Controversial email screening looks set to be restarted by Horowhenua District Council despite ongoing investigations into the practice.
A Finance and Risk committee recommended adopting a new version of the policy, altered to exclude elected councillors from having their emails vetted, but otherwise very similar to the previous policy, according to report-writer and HDC Corporate Services group manager Mark Lester.
The previous policy, where the council's chief executive had emails from people on a "blacklist" redirected to himself personally, landed the council in hot water after it was picked up by an audit and labelled as an "extreme risk" that could breach privacy laws and damage the council's reputation.
The council commissioned a peer review of the original audit, which then claimed no conclusion could be drawn over the practice due to a lack of working papers from the auditor.
Later statements from the council slammed the auditor as having not done his job properly.
A public outcry resulted in complaints to the Ombudsman and Privacy Commissioner's office, who are investigating.
Mayor Michael Feyen, who had his emails vetted for up to three years, said he abstained from voting on adopting the new policy because he believed the council should wait for the results of the investigations.
A livestream video of the meeting was abruptly stopped and later removed from the council's website for "legal reasons" it said.
A source said chief executive David Clapperton attempted to influence the committee meeting, despite not being at the table, by calling out to one of the councillors "Barry, say point of order," while Feyen was speaking.
Clapperton said he was alerting councillors "to the potential legal ramifications to Council should commentary be allowed to continue."
He said the live stream video was removed from council's website as comments were "potentially defamatory."
Clapperton confirmed the new screening policy excluded councillors.
"On balance the Finance, Audit and Risk Committee are of the view that the decision to redirect or quarantine email traffic to an elected member is one for each and every elected member to make," he said.
The decision to intercept emails has previously been staunchly defended by the council, which cited the need to protect staff from abusive or derogatory emails.
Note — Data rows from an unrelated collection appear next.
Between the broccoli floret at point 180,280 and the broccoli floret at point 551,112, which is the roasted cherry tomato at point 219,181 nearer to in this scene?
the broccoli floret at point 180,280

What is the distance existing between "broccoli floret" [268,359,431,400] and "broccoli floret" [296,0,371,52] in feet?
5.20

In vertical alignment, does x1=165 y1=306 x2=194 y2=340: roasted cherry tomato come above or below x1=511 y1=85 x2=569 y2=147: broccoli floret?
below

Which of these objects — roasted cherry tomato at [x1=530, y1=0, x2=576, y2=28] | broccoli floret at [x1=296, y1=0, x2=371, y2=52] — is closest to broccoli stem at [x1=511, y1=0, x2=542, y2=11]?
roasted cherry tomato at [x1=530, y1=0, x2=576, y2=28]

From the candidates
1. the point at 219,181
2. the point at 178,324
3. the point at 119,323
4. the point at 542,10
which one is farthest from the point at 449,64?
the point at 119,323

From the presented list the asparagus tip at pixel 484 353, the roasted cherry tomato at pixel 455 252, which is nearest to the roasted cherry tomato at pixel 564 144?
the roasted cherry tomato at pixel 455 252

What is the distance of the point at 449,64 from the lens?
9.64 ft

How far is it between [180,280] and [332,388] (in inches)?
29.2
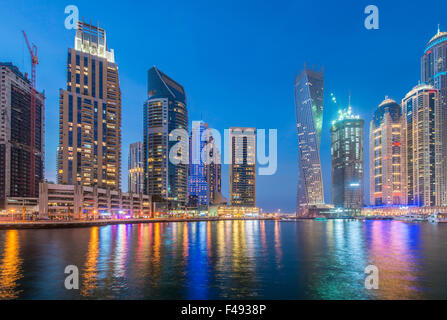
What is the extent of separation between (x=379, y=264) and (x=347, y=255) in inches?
325

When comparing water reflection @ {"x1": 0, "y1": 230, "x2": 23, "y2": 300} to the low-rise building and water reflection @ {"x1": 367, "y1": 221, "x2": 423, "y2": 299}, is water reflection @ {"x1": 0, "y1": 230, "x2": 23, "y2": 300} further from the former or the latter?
the low-rise building

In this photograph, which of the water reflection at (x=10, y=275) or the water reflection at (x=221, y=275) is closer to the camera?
the water reflection at (x=10, y=275)

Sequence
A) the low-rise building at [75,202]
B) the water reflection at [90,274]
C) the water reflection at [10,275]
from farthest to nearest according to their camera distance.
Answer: the low-rise building at [75,202] → the water reflection at [90,274] → the water reflection at [10,275]

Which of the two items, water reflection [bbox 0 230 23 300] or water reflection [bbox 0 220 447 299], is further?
water reflection [bbox 0 220 447 299]

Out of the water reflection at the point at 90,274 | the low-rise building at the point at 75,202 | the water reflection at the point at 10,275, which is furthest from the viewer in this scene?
the low-rise building at the point at 75,202

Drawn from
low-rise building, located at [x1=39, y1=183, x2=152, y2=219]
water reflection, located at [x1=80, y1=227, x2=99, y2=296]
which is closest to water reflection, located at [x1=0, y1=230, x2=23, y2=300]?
water reflection, located at [x1=80, y1=227, x2=99, y2=296]

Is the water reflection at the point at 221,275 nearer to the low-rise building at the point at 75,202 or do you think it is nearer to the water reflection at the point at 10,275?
the water reflection at the point at 10,275

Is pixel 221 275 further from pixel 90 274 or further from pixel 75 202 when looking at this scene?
pixel 75 202

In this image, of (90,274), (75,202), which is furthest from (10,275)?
(75,202)

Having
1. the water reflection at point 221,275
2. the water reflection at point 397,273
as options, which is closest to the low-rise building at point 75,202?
the water reflection at point 221,275
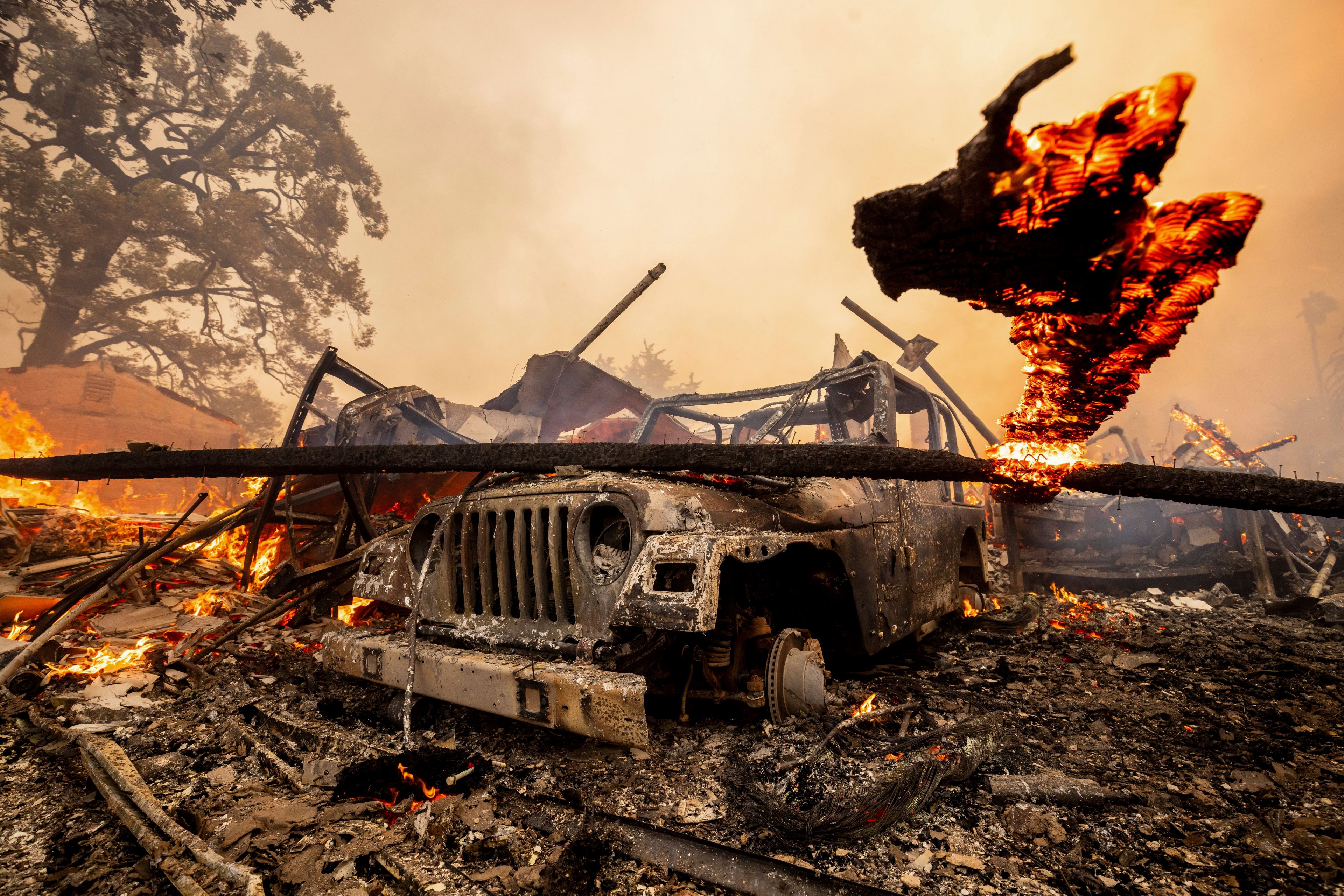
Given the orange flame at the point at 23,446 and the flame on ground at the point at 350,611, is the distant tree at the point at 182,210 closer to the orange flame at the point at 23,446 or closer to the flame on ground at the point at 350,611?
the orange flame at the point at 23,446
However, Clapperton denied the new arrangements were a back-down.
"The email quarantining practice was always about protecting staff from emails that might contain inappropriate content. That remains the foremost priority of the draft Electronic Communications Policy considered by the Finance, Audit and Risk Committee," he said.
"The fact that elected members have chosen to apply a different mechanism for themselves is, in my opinion, a secondary matter."
He defended the council's decision to proceed with implementing the new policy without further advice, despite ongoing investigations from the Ombudsman and Privacy Commissioner's office but said the policy could be reviewed "if considered necessary" based on any feedback that might be received from those investigations.
"The Finance, Audit and Risk Committee considered it necessary to progress with the development of a policy to protect Horowhenua District Council staff and others with a Horowhenua District Council email address from emails that might contain inappropriate content as per the [council-commissioned peer-review of the original audit] recommendation from KPMG," he said.
"I agree with the Committee that it is important to have a policy in place as soon as practically possible that enables me to protect the wellbeing of my staff."